WHAT YOU NEED TO DO:
What you output must match the entries exactly, apart from the pictures, which are left out.

Crawled caption data:
- - -
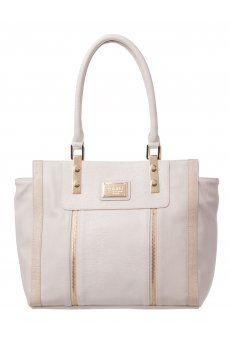 18a6d02cb0a2fe Handbags Online - colette by colette hayman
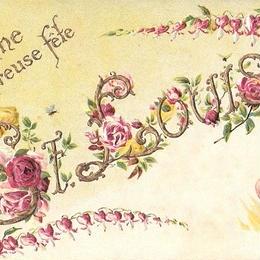 聖ルイーズの日をお祝いするポストカード
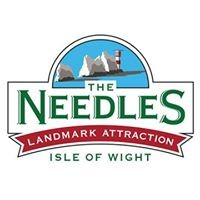 The Needles Landmark Attraction
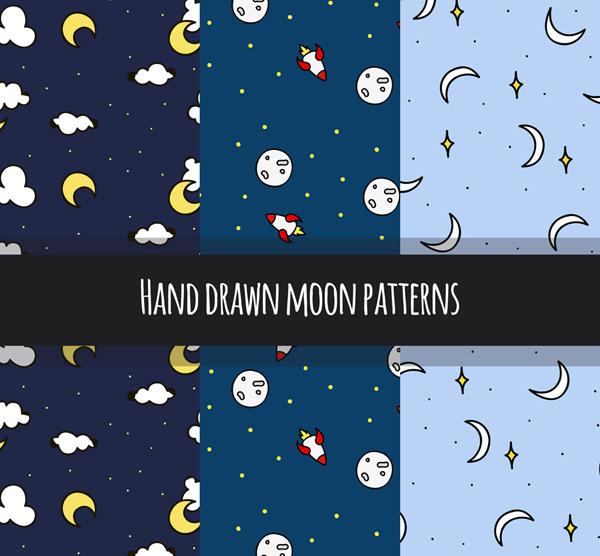 手绘月亮无缝背景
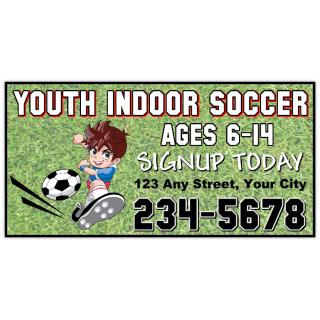 Soccer+Signup+Banner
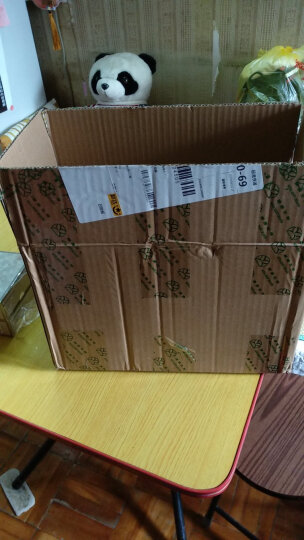 通惠牌灵芝孢子虫草菌丝体粉1g*60包/盒破壁灵芝孢子粉助力肿瘤患者术后滋补营养品 晒单图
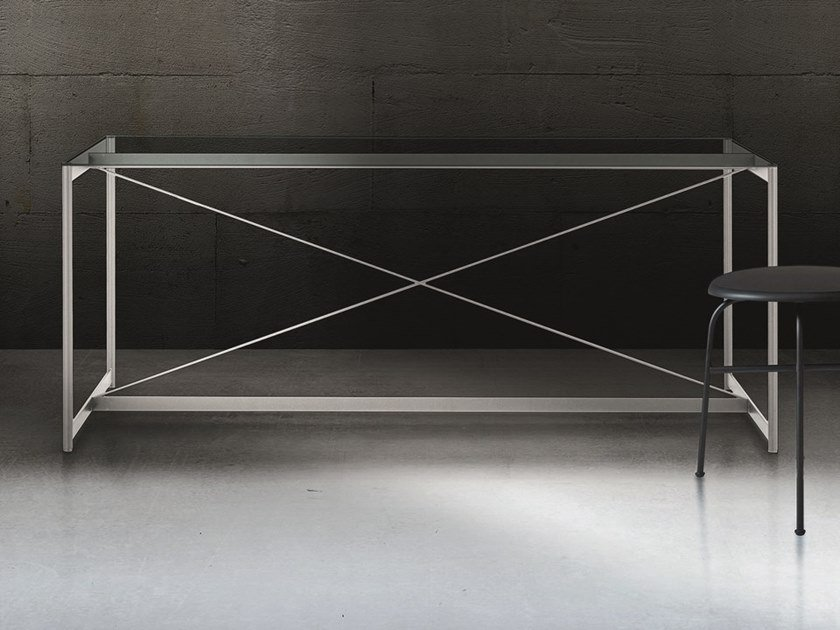 Rectangular crystal and steel table ASNAGO VENDER by Pallucco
- - -
RESULT OF THIS EXERCISE:
 18a6d02cb0a2fe Handbags Online - colette by colette hayman
 聖ルイーズの日をお祝いするポストカード
 The Needles Landmark Attraction
 手绘月亮无缝背景
 Soccer+Signup+Banner
 通惠牌灵芝孢子虫草菌丝体粉1g*60包/盒破壁灵芝孢子粉助力肿瘤患者术后滋补营养品 晒单图
 Rectangular crystal and steel table ASNAGO VENDER by Pallucco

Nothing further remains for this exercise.